Deshalb würde ich auch über die Beurlaubung eines Schülers nachdenken, dessen Eltern eine Studienfahrt in eine Metropole nicht verantworten können." Sollten sich Bedenken mehren, müsse über andere Ziele nachgedacht werden, erklärt Wieners. Anlass zur Diskussion gibt es auch am Ravensberger Gymnasium in Herford, da in wenigen Tagen eine Studienfahrt nach Barcelona auf dem Programm steht. „Nach dem Terroranschlag am 17. August haben wir mit Eltern und Schülern erneut über das Ziel gesprochen, uns aber gemeinsam dafür entschieden die Fahrt nicht abzusagen", erklärt Oberstufenkoordinator Volker Weinrich.

Auch am Max-Planck-Gymnasium in Bielefeld diskutiert der Französisch-Leistungskurs, ob die beliebten Ziele Paris und Brüssel aufgrund von Terrorgefahr noch angesteuert werden können. Laut Schulleiterin Gisela von Alven gebe es derzeit jedoch keinen Anlass sich mit dem Thema auseinanderzusetzen. Diese Einschätzung teilt auch der stellvertretende Schulleiter des Reismann-Gymnasiums in Paderborn, Werner Rüther. „Es gab bislang keinen Diskussionsbedarf. Wir sollten beruhigend auf Schüler einwirken, anstatt mit Einschränkungen Ängste zu schüren."

Ähnliche Diskussionen habe Rüther als Russisch-Lehrer in den 1990er-Jahren geführt. „Ausflüge in russische Metropolen gab es trotzdem." Entscheidend sei damals wie heute, dass es nirgendwo eine 100 prozentige Sicherheit gebe. Der Lemgoer Reiseveranstalter CTS organisiert zahlreiche Studienfahrten in OWL und registriert insbesondere nach Terroranschlägen Anfragen von Lehrern und Eltern. „Die Ziele London, Barcelona, Paris und andere europäische Metropolen sind aber nach wie vor sehr beliebt", erklärt Sprecher Oliver Drexhage.

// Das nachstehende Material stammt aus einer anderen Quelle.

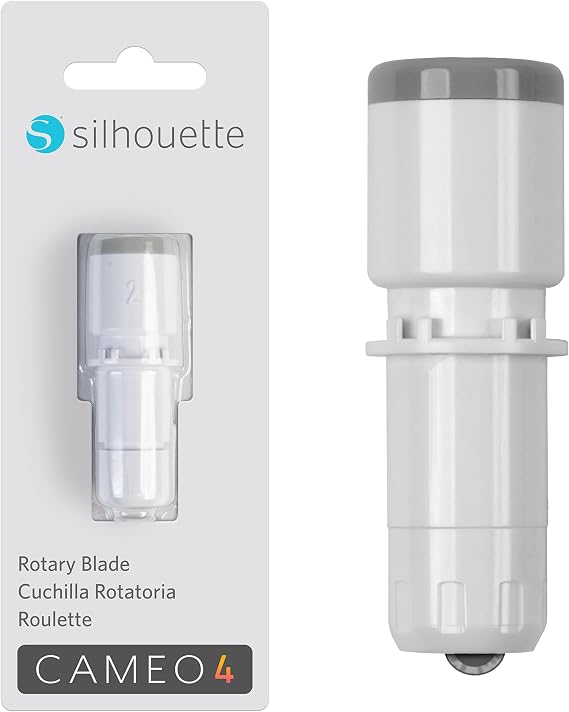 Silhouette OF AMERICA Cameo 4 Rotary Blade, White, One Size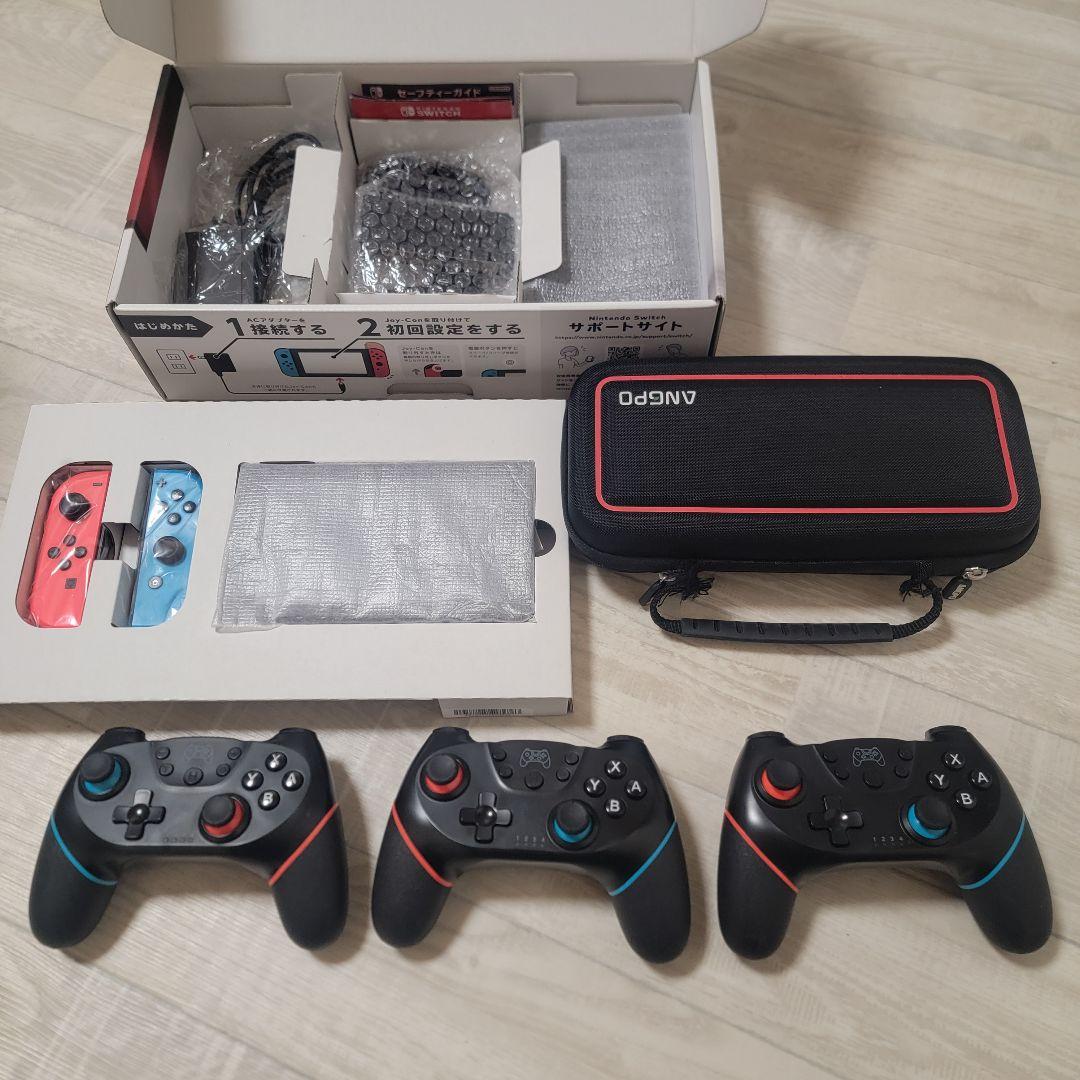 も*ゃ様 Nintendo Switch ネオンブルー/オレンジ 本体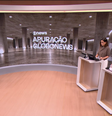 GloboNews durante a cobertura das apurações do segundo turno  Foto: Reprodução/GloboNews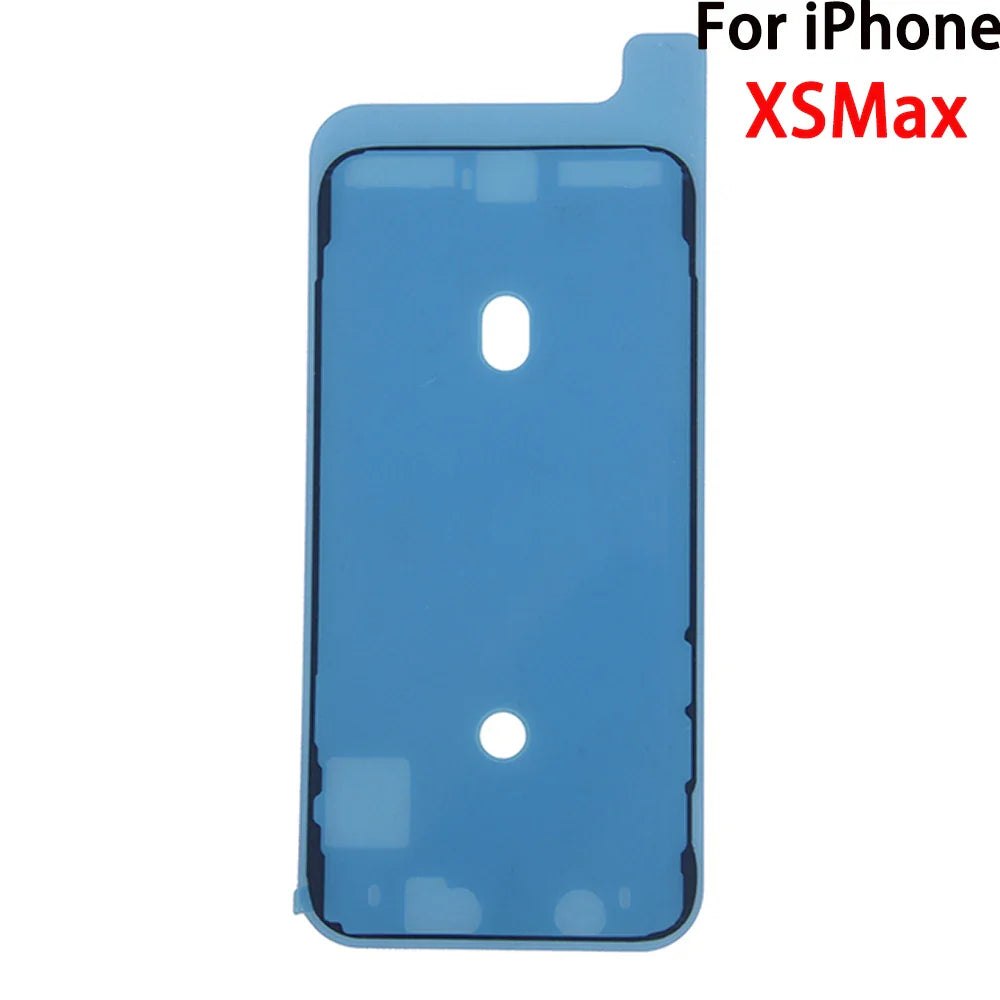 2x Waterproof LCD Adhesive Sticker for iPhone 6–11 | Screen Seal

Mit Blick auf den großen Diskussionsbedarf in Schulen wird jedoch deutlich, dass die Angst vor Terroranschlägen wächst. Obwohl auch Kleinstädte zu Anschlagszielen werden können und das Risiko, bei einem Terroranschlag ums Leben zu kommen geringer ist, als bei einem Verkehrsunfall. Der Grund: „Wir bilden uns ein, dass wir alltägliche Situationen wie eine Busfahrt besser kontrollieren können", erklärt die Bielefelder Psychiaterin Solmaz Golsabahi-Broclawski.

Hinzu komme, dass Eltern und Lehrer Angst davor haben, ihrer Verantwortung nicht gerecht zu werden. Deshalb reagieren sie anders als Jugendliche, die mehr ausprobieren möchten, so Golsabahi-Broclawski. „Deshalb ist es wichtig, Lehrer nicht alleine zu lassen. Eltern und Schüler sollten immer mit einbezogen werden, da jeder Mensch einen individuellen Umgang mit Angst habe. „Die psychische Widerstandsfähigkeit, Krisen zu bewältigen ist von Erziehung, Sozialisation und Lebensumständen abhängig."

Information

Sicherheitshinweise

Schulen entwickeln für jedes Schuljahr eigenverantwortlich ein Fahrtenprogramm. Das Programm wird in der Schulkonferenz abgestimmt und von der Schulleitung genehmigt. Das Schulministerium gibt Empfehlungen des schulischen Krisenbeauftragten weiter. Am 15. September hat das Ministerium über Sicherheitshinweise für Klassenfahrten nach Großbritannien informiert und Tipps von der Landesstelle „Schulpsychologisches Krisenmanagement" für den Umgang mit Schülern verschickt. Dazu zählen folgende Hinweise: Sachliche Informationen geben, Gesprächsangebote machen, Aufmerksamkeit lenken, Schüler zu sozialen Aktivitäten anregen, Medienberichte auswählen und dosieren und Kontakt zu Schülern aufbauen.